For the week March corn was 3 ¼ cents lower, December was ½ higher. March soybeans lost 20 ¾ cents, November soybeans fell 14, March soybean meal rallied $7.80 per short ton, March soybean oil lost 220 points. March Chicago wheat was a ½ cent lower, March Kansas City wheat dropped 2 ½, while March Kansas City wheat was a ¼ cent higher.
Grains ended mostly lower on Friday with the soybean complex leading losses. John Payne with Hedge Point Global Markets says the biggest issues for the soybean market is Brazil’s soybean harvest and their collapsing basis and China’s weak demand. “I think Brazil is the reason we are lower with the anticipated value of supply and demand in the future. Plus, we’ve lost market share to China.”
However, he says traders also continue to sell the large carry in the soybean and grain markets. “The worry you have is the carry. The deferreds just continue to come down to trade with that front month contract. You can see the price go nowhere and still lose if you’re storing physical supply into the summer.”
Corn has been moving sideways according to Payne, holding above long-term support and unable to take out $4.50 on the charts. “Corn has found its price and continues to bob around that level,” he says.
Wheat ended mixed but lost early gains on the lack of bullish news and Payne says the lack of demand as Russia continues to undercut global prices.
Plus, the whole grain complex saw risk off fund selling with bearish outside markets like crude oil and the higher dollar. Those markets reacted to the better-than-expected Non-Farm Payroll (NFP), which showed an additional 353,000 jobs.
Cotton was up for the week by $2.72 with help from strong weekly exports and bidding for acres. Payne says, “It’s been a nice move. Cotton stayed firm despite the Chinese stock market getting hammered and it needs to find acres.” The S&P Informa acreage numbers were 10.7 million, which is below the past five years.
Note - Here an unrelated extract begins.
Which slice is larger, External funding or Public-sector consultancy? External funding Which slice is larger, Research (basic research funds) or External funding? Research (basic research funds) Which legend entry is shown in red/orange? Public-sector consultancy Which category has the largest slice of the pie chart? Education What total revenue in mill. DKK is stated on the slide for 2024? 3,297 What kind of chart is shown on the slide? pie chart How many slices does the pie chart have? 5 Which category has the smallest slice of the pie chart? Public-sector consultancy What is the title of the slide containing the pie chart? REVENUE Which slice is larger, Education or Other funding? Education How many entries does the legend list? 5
April live cattle were up $2.08 for the week, March feeder cattle gained $5.10, and April lean hog futures were up 58-cents.
Live cattle extended to new highs for the move on higher cash and technical buying. Payne says higher cash pushed the market with the backdrop of a shrinking herd and strong stock market. The funds have also been back buying after exiting much of their long position through the end of the year. Feeders saw some profit taking and consolidation after new highs for the move.
Lean hog futures were up again and have advanced with stronger cutouts. Payne says, “The hog market is a bit impressive pushed by the cutouts, the bellies specifically.” We’ve seen the cutout for July trading up to $105 with the high last year $112.